▶ [SOURCE EXCERPT]:
Putting on her political hat, Fonda spoke of how any remake of “9 to 5” nowadays would have to acknowledge the injustices faced by workers today. Though the 1980 comedy revolves around three women who get back at their boss for his mistreatment of them and other women in the office, Fonda isn’t quite sure whether a plot like that could happen in 2025.

“The reality is that today those three women would be hired for a gig by a contracting organization that would place them at a business called Consolidated [from the original film]. They probably would never even meet their boss or know who their boss is,” said Fonda. “They wouldn’t know who to report wage theft or discrimination to. They’d probably have to work two or three jobs just to make ends meet. To skip over those issues and make a beat-for-beat remake of the original might be funny, but it’s not something I would want to do.”

Since Fonda was a producer on the original “9 to 5,” people have been more inclined to seek out her opinion of reworking the material, but the same can’t be said of her sexy sci-fi flick “Barbarella,” directed by her first husband, Roger Vadim.

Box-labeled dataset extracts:
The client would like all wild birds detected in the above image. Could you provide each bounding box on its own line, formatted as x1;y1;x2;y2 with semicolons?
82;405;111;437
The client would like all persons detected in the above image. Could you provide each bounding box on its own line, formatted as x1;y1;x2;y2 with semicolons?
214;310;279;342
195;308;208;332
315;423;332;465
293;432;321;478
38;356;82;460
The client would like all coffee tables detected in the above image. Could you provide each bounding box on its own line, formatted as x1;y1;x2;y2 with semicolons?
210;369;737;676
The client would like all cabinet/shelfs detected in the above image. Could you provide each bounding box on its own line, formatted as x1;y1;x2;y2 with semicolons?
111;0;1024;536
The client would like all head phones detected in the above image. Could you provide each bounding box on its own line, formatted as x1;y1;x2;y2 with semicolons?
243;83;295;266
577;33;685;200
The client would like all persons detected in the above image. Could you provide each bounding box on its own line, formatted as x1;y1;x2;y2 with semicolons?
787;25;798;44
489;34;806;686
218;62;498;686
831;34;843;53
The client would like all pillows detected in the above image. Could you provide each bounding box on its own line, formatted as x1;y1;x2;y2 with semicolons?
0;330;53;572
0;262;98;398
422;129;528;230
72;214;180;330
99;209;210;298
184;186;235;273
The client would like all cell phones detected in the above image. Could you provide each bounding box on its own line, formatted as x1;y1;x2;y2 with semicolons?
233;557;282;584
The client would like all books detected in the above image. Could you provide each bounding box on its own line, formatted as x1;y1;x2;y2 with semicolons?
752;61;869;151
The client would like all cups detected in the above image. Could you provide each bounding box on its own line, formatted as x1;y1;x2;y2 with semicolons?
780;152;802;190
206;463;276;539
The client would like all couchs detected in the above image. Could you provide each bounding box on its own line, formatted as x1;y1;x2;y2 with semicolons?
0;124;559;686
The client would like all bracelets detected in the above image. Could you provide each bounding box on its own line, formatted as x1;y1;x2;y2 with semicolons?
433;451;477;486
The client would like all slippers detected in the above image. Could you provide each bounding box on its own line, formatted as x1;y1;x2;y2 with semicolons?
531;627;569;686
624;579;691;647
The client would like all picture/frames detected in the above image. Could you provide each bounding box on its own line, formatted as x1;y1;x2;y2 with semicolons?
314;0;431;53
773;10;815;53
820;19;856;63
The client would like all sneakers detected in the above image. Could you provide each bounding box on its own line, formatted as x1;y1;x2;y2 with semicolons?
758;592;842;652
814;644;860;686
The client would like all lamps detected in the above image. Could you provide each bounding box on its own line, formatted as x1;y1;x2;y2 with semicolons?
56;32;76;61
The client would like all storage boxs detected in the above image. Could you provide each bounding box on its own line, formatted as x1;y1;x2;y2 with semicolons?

▶ [TASK STATEMENT]: Copy the passage of the Fonda excerpt from "Putting on her" to "happen in 2025.".

▶ [RESPONSE TO THIS EXERCISE]:
Putting on her political hat, Fonda spoke of how any remake of “9 to 5” nowadays would have to acknowledge the injustices faced by workers today. Though the 1980 comedy revolves around three women who get back at their boss for his mistreatment of them and other women in the office, Fonda isn’t quite sure whether a plot like that could happen in 2025.